**THINGS TO DO**
A) According to the Pukeiti history text, in what year was the garden opened?
B) Write out the passage of the Pukeiti history text between "There has always" and "world around us.", inclusive, substituting "foxglove" for "digitalis".

**STUDY TEXT**
The History of Pukeiti, Taranaki Regional Council

Cook set about restoring the property which was donated to the Pukeiti Rhododendron Trust, with the garden opened in 1951. Today the garden is run by the Taranaki Regional Council and is open to the public every day of the year. Over 70 years of gardening and the dream has been realised in a stunning landscape of majestic native trees with thriving understory, regenerating bush, epiphytic plants and the ornate foliage and seasonal flush of rhodos, hydrangeas and other exotic species.

"Boasting more than 10,000 rhododendrons and azaleas amongst lush native bush, ferns, mountain streams and a lively bird life, Pukeiti features drifts of primulas, hostas, bluebells and the world renowned vireya collection, to provide year-round interest."

Visit Taranaki

There has always been something so simply beautiful to me about the renegade plants: a wild pink digitalis popping up through sedge and kiokio on a riverbank, the inky backdrop of native bush behind. A picture that exists in my minds eye; a guilty pleasure and not an ecologically correct one. In this way Pukeiti feels like a familiar dream or a distant memory.

This place presents these juxtapositions in a magical way; an exercise in both restraint and wild abandon. A vision that is free of cynicism, accepting the pure with the not so pure, a celebration of the practise of gardening as a means to protect and appreciate all elements of the natural world around us.

**EXTRACTED ENTRIES**
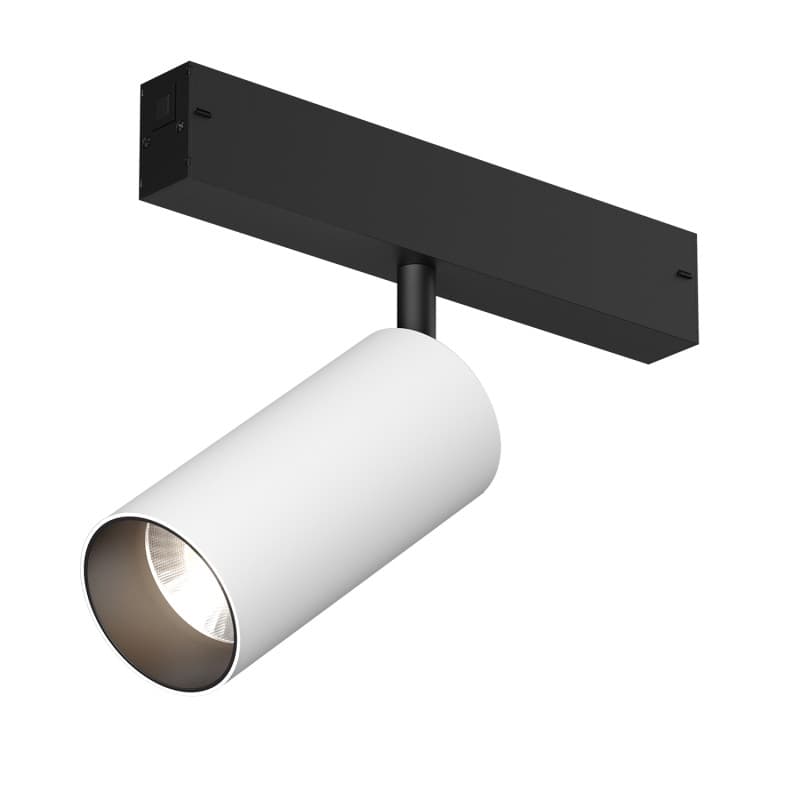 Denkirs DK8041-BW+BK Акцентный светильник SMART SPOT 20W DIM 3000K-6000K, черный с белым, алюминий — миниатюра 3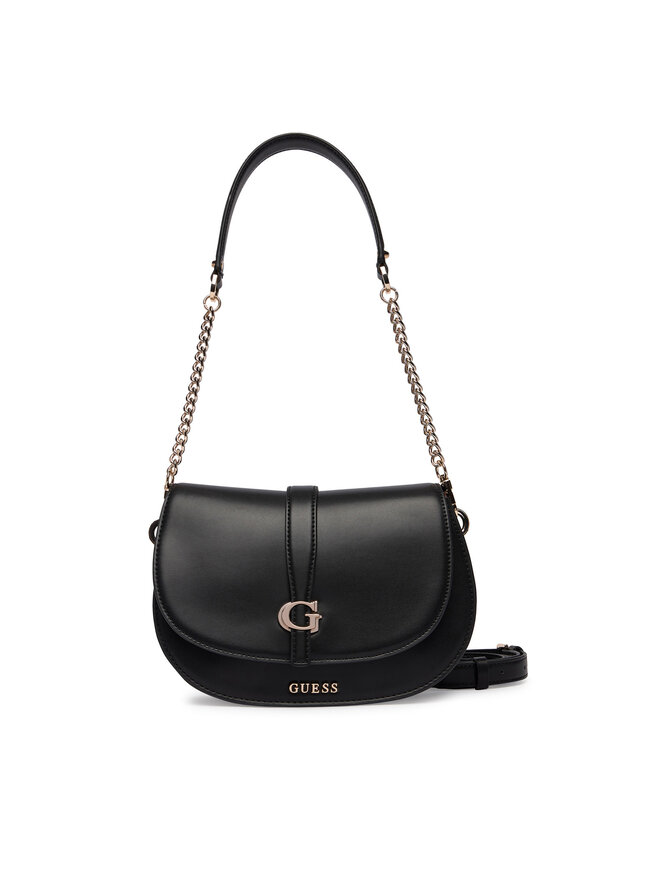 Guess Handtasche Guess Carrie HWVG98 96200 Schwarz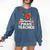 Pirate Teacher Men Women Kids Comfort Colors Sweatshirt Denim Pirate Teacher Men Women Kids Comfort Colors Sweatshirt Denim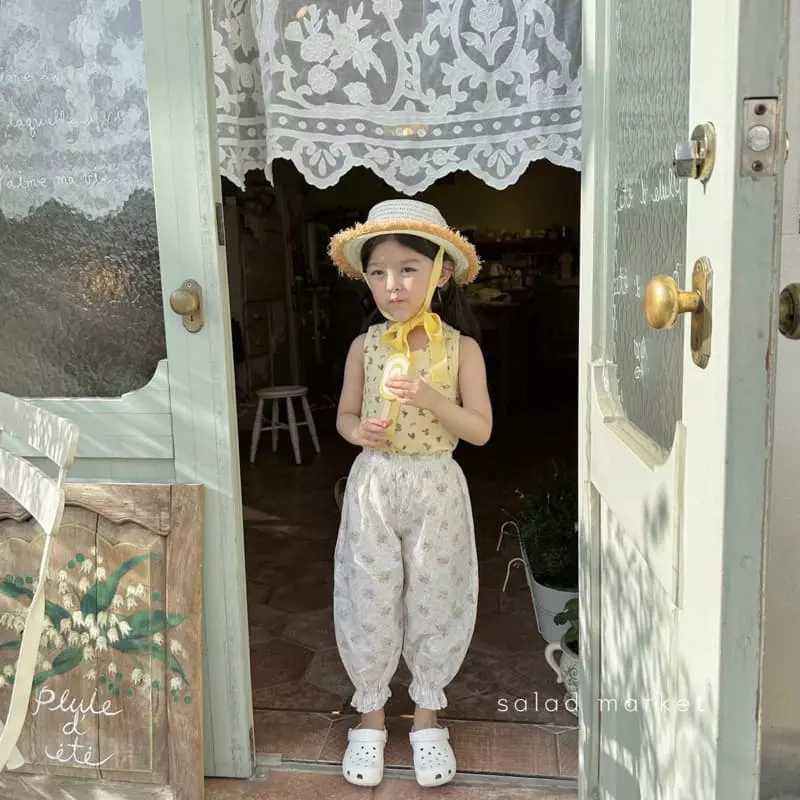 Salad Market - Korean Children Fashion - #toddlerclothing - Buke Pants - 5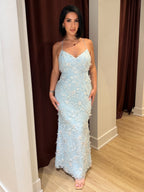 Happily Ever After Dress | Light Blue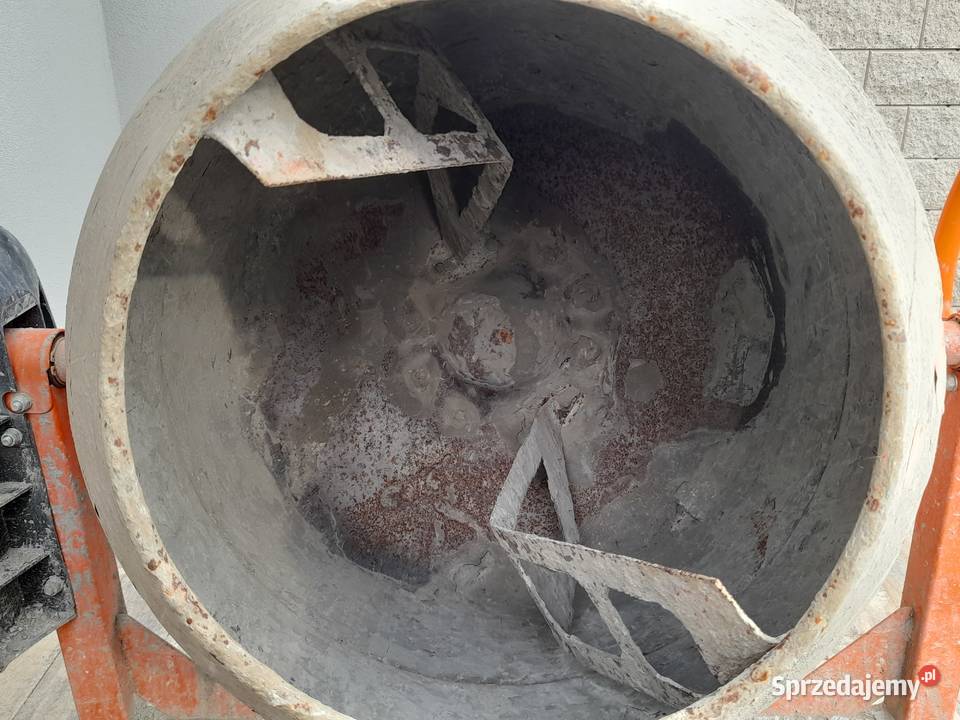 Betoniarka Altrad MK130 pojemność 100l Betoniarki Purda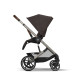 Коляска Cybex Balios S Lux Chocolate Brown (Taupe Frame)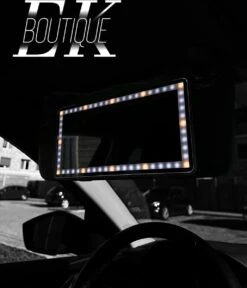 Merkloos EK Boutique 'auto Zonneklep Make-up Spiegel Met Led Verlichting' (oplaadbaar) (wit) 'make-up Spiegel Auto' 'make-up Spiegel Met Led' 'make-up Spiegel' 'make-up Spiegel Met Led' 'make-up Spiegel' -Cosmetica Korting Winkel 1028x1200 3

---

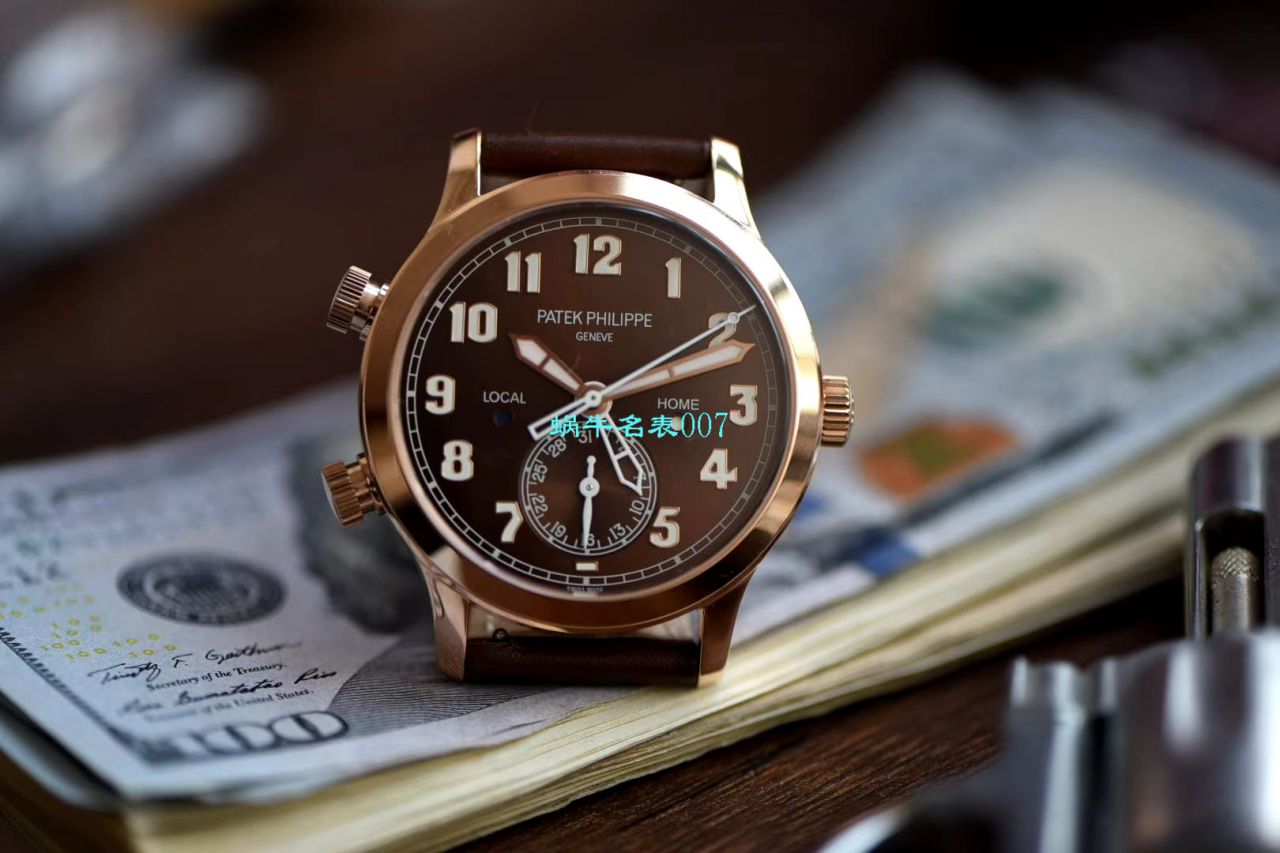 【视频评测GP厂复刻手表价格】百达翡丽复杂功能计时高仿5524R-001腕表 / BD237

==

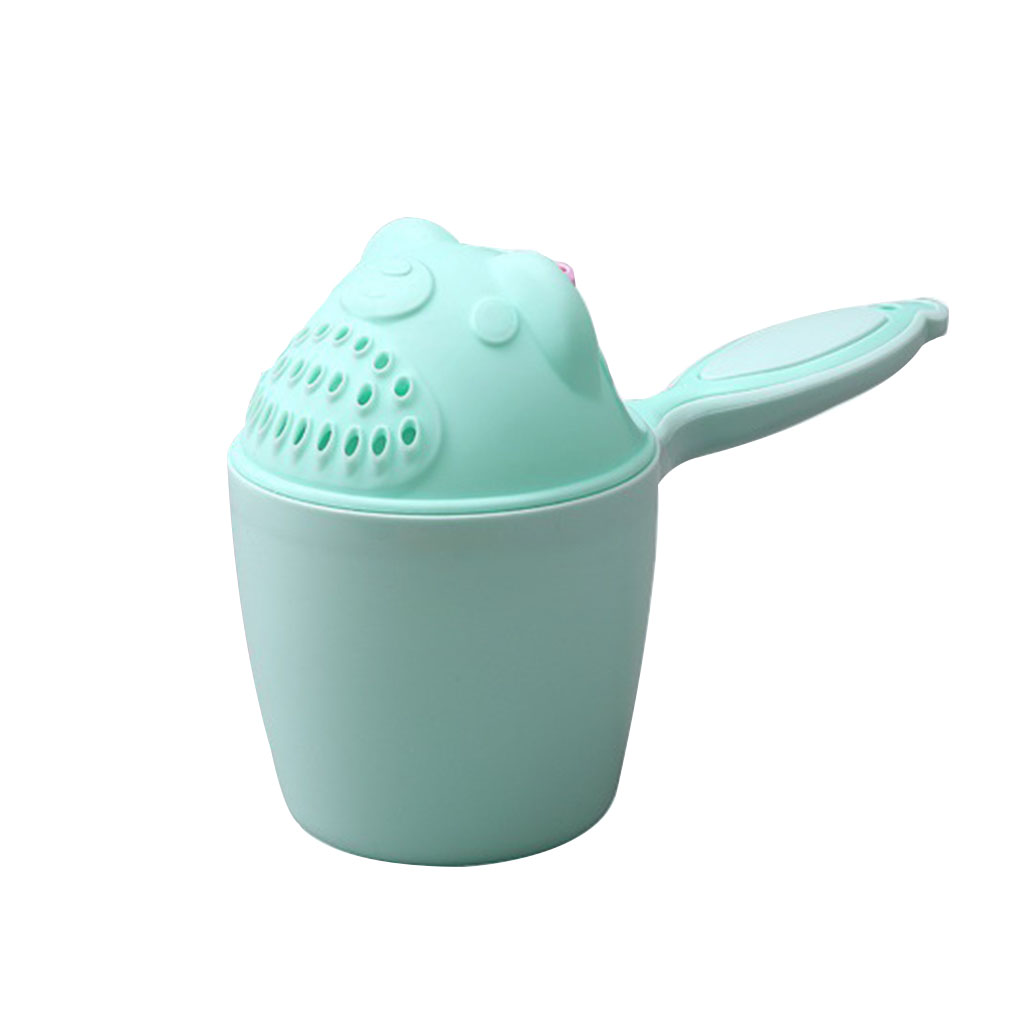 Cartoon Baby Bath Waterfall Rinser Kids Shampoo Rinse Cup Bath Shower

**RESPONSES TO THE EXERCISE**
A) 1951

B)
There has always been something so simply beautiful to me about the renegade plants: a wild pink foxglove popping up through sedge and kiokio on a riverbank, the inky backdrop of native bush behind. A picture that exists in my minds eye; a guilty pleasure and not an ecologically correct one. In this way Pukeiti feels like a familiar dream or a distant memory.

This place presents these juxtapositions in a magical way; an exercise in both restraint and wild abandon. A vision that is free of cynicism, accepting the pure with the not so pure, a celebration of the practise of gardening as a means to protect and appreciate all elements of the natural world around us.